*TASK ITEM A:* Summarize the court judgment excerpt in two sentences.
*TASK ITEM B:* Using the court judgment excerpt, explain in one to three sentences why it calls hurt pride over the £5 deposit a strange reason for repudiating the contract.
*TASK ITEM C:* Continue the court judgment excerpt from the point where it stops.

*TEXT FOR ANALYSIS:*
☆ ☆ ☆ ☆
The appellant relies upon the evidence of Doran to prove that the respondent had made a decision, since he refused Blomley's offer on 13th April, that it was worth while selling for £25,000. But, if that be the case, his reason for refusing to complete this contract, by which the appellant is bound to pay that price, is obscure.

A reason urged by the appellant was that the respondent's pride was hurt by scoffing that went on at the small deposit of £5. This is a strange reason for repudiating the contract, if as the appellant urged, the respondent was a shrewd old man. The summary manner in which, upon Doran's evidence, the respondent gave the verbal option to him, lends no support to this appreciation of the respondent.

With respect to the evidence of W. J. Doran, the learned trial judge made these observations: " I have grave doubts whether the defendant really made a firm offer to sell to Doran at this figure but if he did it was a personal favour to Doran and it was almost immediately forgotten by him. Perhaps, if such an offer was made, the defendant's condition was at the time the same as it was on the occasion towards the end of the shearing operations when he offered a number of rams to Binney as a present. The present was refused, Binney feeling that the defendant ' was too stupid' to make it and that he would forget having made it. But whatever the explanation it is clear, I should think, that on 20th and 21st April the defendant had no recollection whatever of having made any offer to Doran".

The incident deposed to by Doran is a very curious one and gives rise to speculations. There is nothing in the evidence upon which it can be said with any force that the way in which the learned judge dealt with it is wrong. It is, I think, too subtle a speculation

99 CLR 390

that the respondent, before E. F. Blomley and Stemm met him again on 20th April, had judged that it would be prudent to take £25,000 for the property because he could immediately relieve himself of the burden of it at that price. The learned judge's observations provide an insight into the weakness of the respond- ent's mind and character.

On 20th April 1953, E. F. Blomley and Stemm drove again to the respondent's house. This time the appellant did not come but his brother-in-law, B. Doran, a son of the witness W. J. Doran, came with them. Again Stemm brought a bottle of rum. He knew that the respondent had a few days previously obtained a supply of rum from his principal's store at Goondiwindi in the ordin- ary course of business. Stemm said he brought a bottle of rum with him as friendly gesture". Disclaiming that it was an artifice, Stemm said that he would have brought more if he were minded to use it to get a bargain. The respondent's idea was that the rum was brought for the purpose of "softening his heart ".

It is certain, upon the weight of the evidence, that the respondent was very drunk when these three persons arrived, and that nobody who saw him could have any doubt that he was. However, according to the evidence of Blomley and Stemm, the respondent was sober and sensible. The learned trial judge did not believe this evidence about the respondent's condition. The facts, found by the learned judge, establish that the respondent was so drunk that he was incapable of managing himself and was in a degraded state.
☆ ☆ ☆ ☆
*DATASET EXTRACT:*
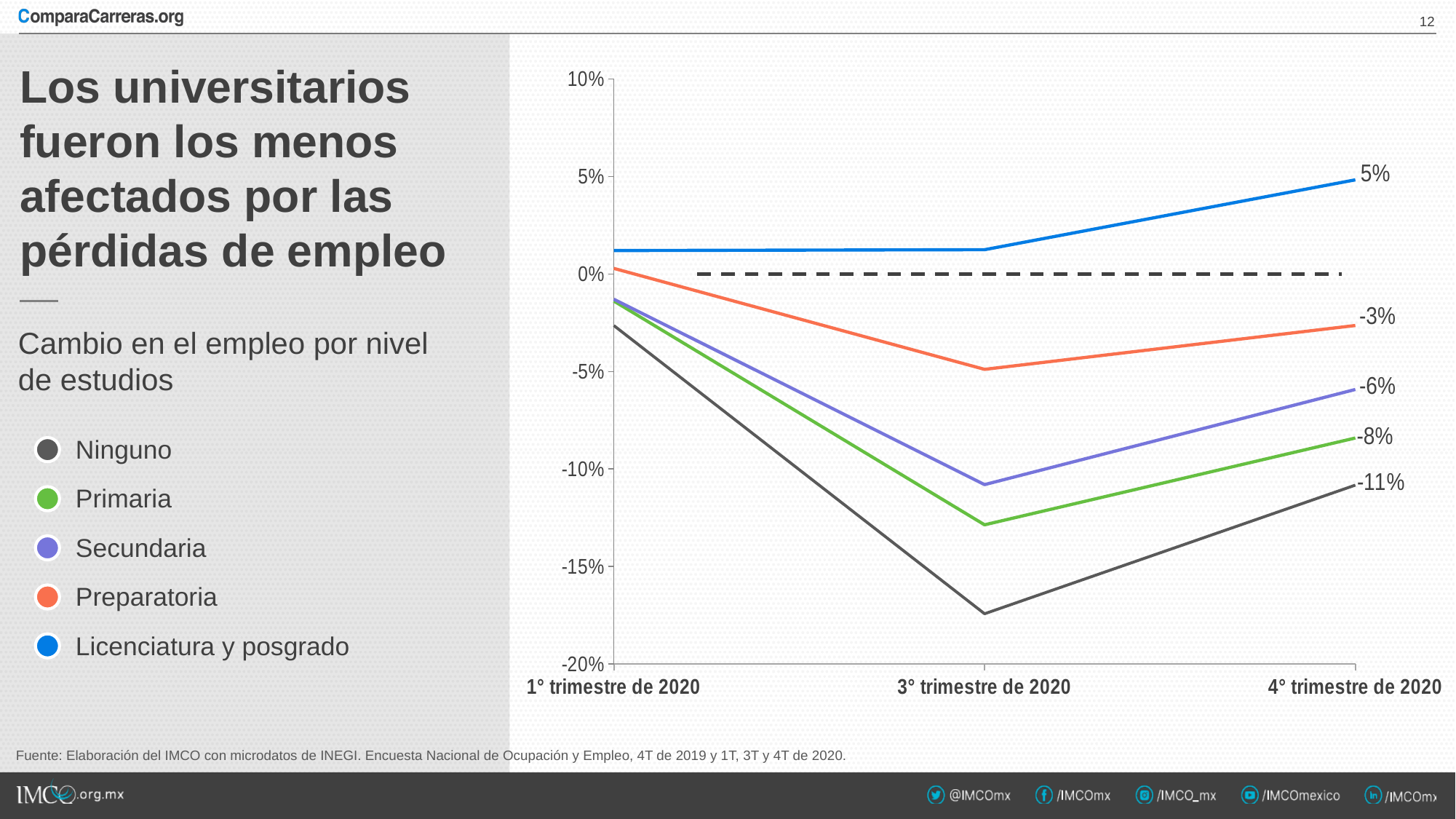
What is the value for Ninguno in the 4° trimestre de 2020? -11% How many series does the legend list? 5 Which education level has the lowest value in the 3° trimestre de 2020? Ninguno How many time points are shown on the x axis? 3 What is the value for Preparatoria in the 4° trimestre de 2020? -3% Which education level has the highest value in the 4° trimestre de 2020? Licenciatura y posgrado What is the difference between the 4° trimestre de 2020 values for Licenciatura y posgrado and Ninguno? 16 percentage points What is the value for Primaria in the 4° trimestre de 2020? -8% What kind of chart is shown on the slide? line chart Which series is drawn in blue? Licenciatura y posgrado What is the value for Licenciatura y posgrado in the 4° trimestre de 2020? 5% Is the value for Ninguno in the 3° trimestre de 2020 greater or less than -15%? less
☆ ☆ ☆ ☆
*WRITTEN RESPONSE A:* The appellant relied on W. J. Doran's evidence that the respondent had decided £25,000 was a worthwhile price, but the court finds the suggested reasons for his refusal to complete the contract obscure or strange, and it sees nothing wrong with the trial judge's doubts about Doran's account. On 20th April 1953, E. F. Blomley and Stemm returned to the respondent's house with B. Doran and a bottle of rum, and the trial judge rejected their evidence that the respondent was sober, finding him so drunk that he was incapable of managing himself.

*WRITTEN RESPONSE B:* The appellant also urged that the respondent was a shrewd old man, and a refusal to complete the contract because of scoffing at the small deposit does not fit that picture. The judgment adds that, on Doran's evidence, the summary way the respondent gave Doran the verbal option does not support seeing him as shrewd.

*WRITTEN RESPONSE C:*
As already stated, shearing began on 20th April. The respondent was following his practice of going on the spree on such occasions. He and Turner in their common room were indulging in gross excesses of drinking. The learned judge found that on the night of 19th April the respondent' "had drunk himself practically, if not entirely, into a state of insensibility": since 18th April when the spree began he had not changed his clothes day or night he resumed drinking on the morning of 20th April: when Stemm arrived he went up to the bedroom and found the respondent lying on his bed: his posture was described as "sprawled on the bed ": Stemm and the respondent came down to the kitchen where E. F. Blomley was waiting: Stemm produced the bottle of rum and invited the respon- dent to drink. Blomley and Stemm not only asserted that the respondent was not drunk, but they maintained also that he did not drink when invited, although everybody else did. They also said that the respondent appeared to be in his normal state of health he showed no signs of having been on a spree nor did

99 CLR 391

he appear to be sick. The learned trial judge explicitly rejected this account of the respondent's condition and appearance and made findings opposite to it.

After the drinks, according to the evidence of Stemm, E. F. Blomley and Doran, they and the respondent walked towards the shearing shed. Stemm deposed that, prompted then by Blomley, he said to the respondent: "What is your price to-day, Tim ?", and the latter immediately replied, " £25,000 ". Stemm admits having been surprised at the reply. It should be remembered that E. F. Blomley said in his evidence that Stemm had an opinion that the value of the property was £50,000. Stemm's principals were to get a commission from the respondent on the sale, but he did nothing to protect the respondent by telling him that £25,000 was an extremely low price for the property. Both Stemm and Blomley knew that it was. Blomley knew too that Stemm was not con- cerned to protect the respondent. Stemm was entirely on Blomley's side. His anxiety to effect the purchase of the property for the Blomleys was shown by his action in asking the respondent immedi- ately to sign a form of contract produced by Stemm. The respond- ent did not sign it. He preferred, SO the evidence of Stemm and others proves, that Mr. Rogers, a solicitor at Goondiwindi, would act for him in the transaction. Considering the state of the respond- ent it is probable that this resistance to Stemm's pressure was an intuitive rather than a conscious action. In any case it was a clear demonstration to E. F. Blomley and Stemm of the respondent's trust and confidence in Rogers. It will be seen that Rogers failed to caution the respondent about the price at which he was selling the property. Another arrangement said to have been made was that the respondent would give possession in August 1953. Stemm forthwith arranged with the respondent to drive him to Rogers's office on the next day.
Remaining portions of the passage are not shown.